Spatial reasoning lines:
____________________

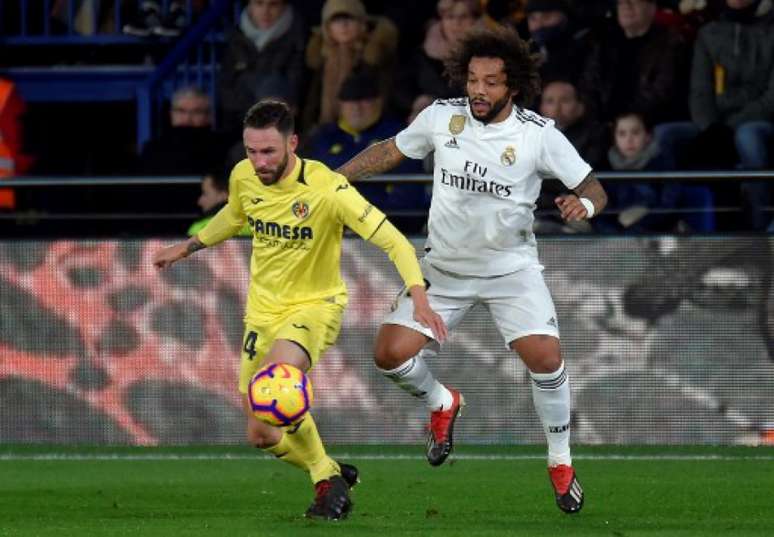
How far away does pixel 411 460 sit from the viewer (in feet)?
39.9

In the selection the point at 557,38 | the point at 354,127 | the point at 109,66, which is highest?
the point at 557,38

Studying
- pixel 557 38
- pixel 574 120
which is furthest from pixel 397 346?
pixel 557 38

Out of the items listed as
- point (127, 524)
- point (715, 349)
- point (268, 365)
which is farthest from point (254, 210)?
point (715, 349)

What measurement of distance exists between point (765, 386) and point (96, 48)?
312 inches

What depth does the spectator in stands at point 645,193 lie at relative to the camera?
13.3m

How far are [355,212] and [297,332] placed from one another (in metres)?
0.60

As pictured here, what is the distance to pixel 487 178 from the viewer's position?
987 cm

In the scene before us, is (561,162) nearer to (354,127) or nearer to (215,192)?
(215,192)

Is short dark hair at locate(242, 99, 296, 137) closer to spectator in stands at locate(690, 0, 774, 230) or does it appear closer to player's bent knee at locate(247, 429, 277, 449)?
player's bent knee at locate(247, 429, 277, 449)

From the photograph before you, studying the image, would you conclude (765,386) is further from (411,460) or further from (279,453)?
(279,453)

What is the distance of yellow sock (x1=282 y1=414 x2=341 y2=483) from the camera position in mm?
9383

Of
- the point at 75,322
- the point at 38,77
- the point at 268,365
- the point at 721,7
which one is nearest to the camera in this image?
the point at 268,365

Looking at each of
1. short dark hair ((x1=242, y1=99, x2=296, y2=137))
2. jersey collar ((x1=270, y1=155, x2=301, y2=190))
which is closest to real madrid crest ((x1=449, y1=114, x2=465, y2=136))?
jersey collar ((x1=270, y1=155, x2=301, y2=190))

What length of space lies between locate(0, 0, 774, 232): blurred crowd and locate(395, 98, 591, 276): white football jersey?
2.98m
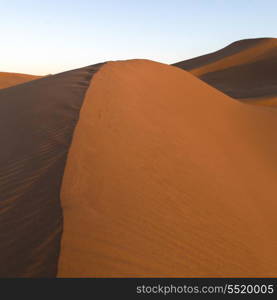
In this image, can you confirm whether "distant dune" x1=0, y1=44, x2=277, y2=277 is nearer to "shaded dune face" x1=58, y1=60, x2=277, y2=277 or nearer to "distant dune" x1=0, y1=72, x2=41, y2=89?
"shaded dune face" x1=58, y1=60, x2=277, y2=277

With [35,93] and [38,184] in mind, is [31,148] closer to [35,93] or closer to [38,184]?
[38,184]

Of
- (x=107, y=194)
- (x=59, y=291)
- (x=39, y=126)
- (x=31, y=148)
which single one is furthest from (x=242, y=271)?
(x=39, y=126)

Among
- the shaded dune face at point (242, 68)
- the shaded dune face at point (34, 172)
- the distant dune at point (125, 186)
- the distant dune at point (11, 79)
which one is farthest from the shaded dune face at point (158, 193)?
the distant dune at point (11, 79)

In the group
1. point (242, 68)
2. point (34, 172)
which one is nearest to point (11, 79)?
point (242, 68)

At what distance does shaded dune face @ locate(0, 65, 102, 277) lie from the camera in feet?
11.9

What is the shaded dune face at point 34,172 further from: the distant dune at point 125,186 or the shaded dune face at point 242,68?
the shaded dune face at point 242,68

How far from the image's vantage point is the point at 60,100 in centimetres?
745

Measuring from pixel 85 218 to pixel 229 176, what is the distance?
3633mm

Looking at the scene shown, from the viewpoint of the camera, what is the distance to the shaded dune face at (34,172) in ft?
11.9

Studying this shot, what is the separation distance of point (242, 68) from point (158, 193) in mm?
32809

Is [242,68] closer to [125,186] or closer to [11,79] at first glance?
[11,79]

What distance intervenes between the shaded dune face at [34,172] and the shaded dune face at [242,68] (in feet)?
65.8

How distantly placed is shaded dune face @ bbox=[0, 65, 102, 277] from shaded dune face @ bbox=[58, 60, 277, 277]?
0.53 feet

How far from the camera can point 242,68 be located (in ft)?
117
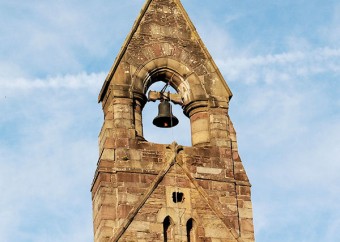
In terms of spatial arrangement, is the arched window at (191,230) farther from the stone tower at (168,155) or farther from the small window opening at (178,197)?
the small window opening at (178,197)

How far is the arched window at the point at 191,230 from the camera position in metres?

____________________

-- Stated problem --
Swap "spectator in stands" for "fan in the stands" throughout the lines above and give them again with nothing else changed, leaving out the pictures.

-- Answer to this problem --
How far away does pixel 411 460 sit from the viewer (in feet)?
39.9

In the selection the point at 557,38 | the point at 354,127 | the point at 109,66, which is highest?
the point at 557,38

Studying
- pixel 557 38
- pixel 574 120
which is furthest from pixel 397 346?
pixel 557 38

Out of the items listed as
- point (127, 524)
- point (715, 349)
- point (268, 365)
which is farthest from point (254, 210)?
point (715, 349)

What measurement of distance exists between point (765, 386) and point (96, 48)?
312 inches

What depth does the fan in the stands at point 645,193 lie at relative to the camera?
13.3m

How far are [355,212] and [297,332] placed from one another (in metres)?
0.60

As pictured here, what is the distance to pixel 487 178 from the viewer's position?
987 cm

In the scene before us, is (561,162) nearer to (354,127) or nearer to (215,192)?
(215,192)

Is short dark hair at locate(242, 99, 296, 137) closer to fan in the stands at locate(690, 0, 774, 230) or does it appear closer to player's bent knee at locate(247, 429, 277, 449)?
player's bent knee at locate(247, 429, 277, 449)

From the photograph before you, studying the image, would you conclude (765,386) is further from (411,460) or further from (279,453)?
(279,453)

What is the distance of yellow sock (x1=282 y1=414 x2=341 y2=483) from the camera position in mm?
9383

Of
- the point at 75,322
- the point at 38,77
- the point at 268,365
- the point at 721,7
which one is nearest to the camera in this image?
the point at 268,365

Looking at each of
1. short dark hair ((x1=242, y1=99, x2=296, y2=137))
2. jersey collar ((x1=270, y1=155, x2=301, y2=190))
which is closest to real madrid crest ((x1=449, y1=114, x2=465, y2=136))?
jersey collar ((x1=270, y1=155, x2=301, y2=190))

What length of space lies between locate(0, 0, 774, 232): blurred crowd and locate(395, 98, 591, 276): white football jersey?
2.98m
In this image, can you confirm whether "distant dune" x1=0, y1=44, x2=277, y2=277 is nearer to "shaded dune face" x1=58, y1=60, x2=277, y2=277 or nearer to "distant dune" x1=0, y1=72, x2=41, y2=89?
"shaded dune face" x1=58, y1=60, x2=277, y2=277

With [35,93] and [38,184] in mind, is [31,148] closer to [35,93] or closer to [38,184]?
[38,184]

Of
- (x=107, y=194)
- (x=59, y=291)
- (x=39, y=126)
- (x=31, y=148)
which single one is furthest from (x=242, y=271)?
(x=39, y=126)

Among
- the shaded dune face at point (242, 68)
- the shaded dune face at point (34, 172)
- the distant dune at point (125, 186)
- the distant dune at point (11, 79)
which one is farthest from the shaded dune face at point (158, 193)?
the distant dune at point (11, 79)

In the group
1. point (242, 68)
2. point (34, 172)
which one is nearest to point (11, 79)?
point (242, 68)

At what distance does shaded dune face @ locate(0, 65, 102, 277) lie from the camera in feet?
11.9

What is the shaded dune face at point 34,172 further from: the distant dune at point 125,186 or the shaded dune face at point 242,68?
the shaded dune face at point 242,68

How far from the image's vantage point is the point at 60,100 in centimetres?
745

Measuring from pixel 85 218 to pixel 229 176, what is the distance?
3633mm

Looking at the scene shown, from the viewpoint of the camera, what is the distance to the shaded dune face at (34,172) in ft?
11.9

Studying this shot, what is the separation distance of point (242, 68) from point (158, 193) in mm?
32809

Is [242,68] closer to [125,186] or closer to [11,79] at first glance?
[11,79]

What distance intervenes between the shaded dune face at [34,172] and the shaded dune face at [242,68] (in feet)?
65.8

How distantly placed is shaded dune face @ bbox=[0, 65, 102, 277] from shaded dune face @ bbox=[58, 60, 277, 277]?
0.53 feet

How far from the camera can point 242,68 be located (in ft)?
117
In terms of spatial arrangement, is the arched window at (191,230) farther from the stone tower at (168,155) or farther from the small window opening at (178,197)?
the small window opening at (178,197)

How far is the arched window at the point at 191,230 from the camera position in metres?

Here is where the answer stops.